Collect all lines from the records below that include the word "Nanger".

━━━━━━

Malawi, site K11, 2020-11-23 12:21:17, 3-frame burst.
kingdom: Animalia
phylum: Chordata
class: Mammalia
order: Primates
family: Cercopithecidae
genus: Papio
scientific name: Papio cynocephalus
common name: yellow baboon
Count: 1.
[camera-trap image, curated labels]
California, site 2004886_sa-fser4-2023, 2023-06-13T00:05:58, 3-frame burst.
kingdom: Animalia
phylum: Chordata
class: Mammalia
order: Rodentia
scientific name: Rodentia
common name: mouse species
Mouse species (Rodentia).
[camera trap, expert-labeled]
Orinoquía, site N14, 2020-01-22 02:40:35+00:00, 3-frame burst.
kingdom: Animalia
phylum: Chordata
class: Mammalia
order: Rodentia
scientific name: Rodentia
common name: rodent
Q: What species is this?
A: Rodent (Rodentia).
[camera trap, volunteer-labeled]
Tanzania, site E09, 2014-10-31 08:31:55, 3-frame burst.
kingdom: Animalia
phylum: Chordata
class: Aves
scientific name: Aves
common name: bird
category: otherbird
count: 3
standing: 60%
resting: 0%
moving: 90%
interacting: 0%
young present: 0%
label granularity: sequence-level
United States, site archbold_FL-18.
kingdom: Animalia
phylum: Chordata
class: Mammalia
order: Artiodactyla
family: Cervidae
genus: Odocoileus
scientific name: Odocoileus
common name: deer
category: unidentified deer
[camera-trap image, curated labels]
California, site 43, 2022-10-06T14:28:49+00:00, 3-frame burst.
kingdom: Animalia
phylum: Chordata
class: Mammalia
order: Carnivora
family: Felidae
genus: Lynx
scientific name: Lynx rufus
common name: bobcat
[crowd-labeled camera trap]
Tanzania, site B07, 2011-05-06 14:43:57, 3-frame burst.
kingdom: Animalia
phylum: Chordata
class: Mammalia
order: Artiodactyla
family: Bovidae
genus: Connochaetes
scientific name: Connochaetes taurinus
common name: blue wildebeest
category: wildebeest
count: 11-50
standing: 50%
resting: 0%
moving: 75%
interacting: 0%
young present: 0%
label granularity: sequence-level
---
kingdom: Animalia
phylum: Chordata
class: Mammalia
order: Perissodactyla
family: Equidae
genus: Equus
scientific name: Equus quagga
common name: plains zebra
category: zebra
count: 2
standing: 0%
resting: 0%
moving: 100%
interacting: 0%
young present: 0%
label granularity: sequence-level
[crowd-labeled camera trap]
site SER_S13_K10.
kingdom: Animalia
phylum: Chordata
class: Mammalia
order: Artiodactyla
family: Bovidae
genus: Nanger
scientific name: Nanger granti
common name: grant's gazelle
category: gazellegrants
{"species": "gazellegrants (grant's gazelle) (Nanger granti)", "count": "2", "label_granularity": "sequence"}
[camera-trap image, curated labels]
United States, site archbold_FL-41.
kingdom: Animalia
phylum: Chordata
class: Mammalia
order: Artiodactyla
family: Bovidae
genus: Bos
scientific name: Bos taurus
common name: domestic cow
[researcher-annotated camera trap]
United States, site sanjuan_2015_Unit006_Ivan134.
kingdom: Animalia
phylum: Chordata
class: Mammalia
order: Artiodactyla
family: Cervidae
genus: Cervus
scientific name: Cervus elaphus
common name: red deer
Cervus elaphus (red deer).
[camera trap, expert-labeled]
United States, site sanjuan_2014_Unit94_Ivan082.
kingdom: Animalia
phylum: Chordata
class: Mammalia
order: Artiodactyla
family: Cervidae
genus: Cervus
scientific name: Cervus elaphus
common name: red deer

━━━━━━

_Written answer_
genus: Nanger
scientific name: Nanger granti
{"species": "gazellegrants (grant's gazelle) (Nanger granti)", "count": "2", "label_granularity": "sequence"}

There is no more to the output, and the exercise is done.